| GIVEN TEXT |

···

I have shipped AI systems into multiple Fortune 100 customers over the last several years. The pattern of what makes the deployment succeed or fail looks very different from what the vendor sales motion would suggest, and I think it is worth writing down for the founders and engineers who are about to attempt it.
The buyer is not the user
Inside a Fortune 100 organisation, the person who signs the contract is not the person who will use the system. They may not be in the same building. They may not be in the same country. The signature lives at the level of a CIO or chief data officer. The use lives at the level of an analyst, a nurse, a customer support agent, or an underwriter.
Vendors who ship to small businesses can sell features. Vendors who ship to Fortune 100 customers have to sell two things at once. They have to sell control to the buyer and value to the user. Those are different sales, with different evidence, and they happen at different points in the process.
Procurement is the architecture
Procurement at a Fortune 100 customer is not a step. It is the shape of the deal. By the time the procurement team is satisfied, your security questionnaire has run to a hundred and forty pages, your data residency story has been examined, your SOC 2 report has been read in full by somebody who knows what to look for, your model versioning policy has been documented, and your incident response plan has been reviewed.
None of this is theatre. All of it is the buyer's way of asking the question, can we trust your system not to embarrass us in front of our regulator, our customers, or our board. The vendors who answer those questions cleanly close the deals. The vendors who treat procurement as friction lose the deals.
The pilot has to be a real pilot
Fortune 100 customers will run a pilot. They will not, in my experience, take a vendor system into production without one. The pilot will be smaller than you expect, will be scrutinised more than you expect, and will have to deliver a measurable business outcome.
The mistake I see vendors make is to treat the pilot as a sales demo. They optimise for the wow moment and skip the operational evidence. The buyer's procurement team is not looking for a wow moment. They are looking for evidence that the system can be operated by their team, integrated with their stack, and rolled back if something goes wrong. The pilot is the evidence-gathering exercise. The vendor that treats it that way wins.
Integration is most of the cost
Once the pilot has succeeded, integration into the customer's environment is where most of the calendar time goes. The identity provider integration takes weeks. The single sign-on configuration takes weeks. The audit log integration with the customer's SIEM takes weeks. The change management approval for production deployment takes weeks. Each of these is straightforward. Cumulatively they consume a quarter.

···

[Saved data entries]
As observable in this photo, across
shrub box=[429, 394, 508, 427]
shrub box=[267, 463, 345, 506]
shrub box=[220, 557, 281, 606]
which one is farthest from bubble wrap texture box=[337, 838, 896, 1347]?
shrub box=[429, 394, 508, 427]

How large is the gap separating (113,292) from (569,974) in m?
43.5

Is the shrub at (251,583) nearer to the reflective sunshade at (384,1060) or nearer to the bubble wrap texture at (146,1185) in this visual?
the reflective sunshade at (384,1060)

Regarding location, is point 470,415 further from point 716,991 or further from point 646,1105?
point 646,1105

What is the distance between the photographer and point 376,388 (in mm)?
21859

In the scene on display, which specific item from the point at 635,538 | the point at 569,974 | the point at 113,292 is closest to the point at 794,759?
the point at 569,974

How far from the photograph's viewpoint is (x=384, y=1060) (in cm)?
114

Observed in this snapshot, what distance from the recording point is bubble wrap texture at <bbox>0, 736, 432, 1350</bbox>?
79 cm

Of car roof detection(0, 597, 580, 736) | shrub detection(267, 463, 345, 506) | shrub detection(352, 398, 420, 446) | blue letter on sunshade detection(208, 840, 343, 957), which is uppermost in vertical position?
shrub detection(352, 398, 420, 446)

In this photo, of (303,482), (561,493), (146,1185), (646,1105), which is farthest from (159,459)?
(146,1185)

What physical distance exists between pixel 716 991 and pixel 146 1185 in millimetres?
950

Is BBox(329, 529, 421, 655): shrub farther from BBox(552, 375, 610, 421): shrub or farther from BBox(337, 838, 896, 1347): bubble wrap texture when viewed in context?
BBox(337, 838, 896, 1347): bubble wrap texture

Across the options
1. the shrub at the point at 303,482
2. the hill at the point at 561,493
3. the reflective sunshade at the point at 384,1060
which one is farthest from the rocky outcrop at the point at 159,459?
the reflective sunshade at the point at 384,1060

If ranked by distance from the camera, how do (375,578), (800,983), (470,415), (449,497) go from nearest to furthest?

···

| WHAT THE TASK REQUIRES |
Transcribe the passage of the text on Fortune 100 AI deployments from "The pilot has to" to "that way wins.".

| ANSWER BELOW |
The pilot has to be a real pilot
Fortune 100 customers will run a pilot. They will not, in my experience, take a vendor system into production without one. The pilot will be smaller than you expect, will be scrutinised more than you expect, and will have to deliver a measurable business outcome.
The mistake I see vendors make is to treat the pilot as a sales demo. They optimise for the wow moment and skip the operational evidence. The buyer's procurement team is not looking for a wow moment. They are looking for evidence that the system can be operated by their team, integrated with their stack, and rolled back if something goes wrong. The pilot is the evidence-gathering exercise. The vendor that treats it that way wins.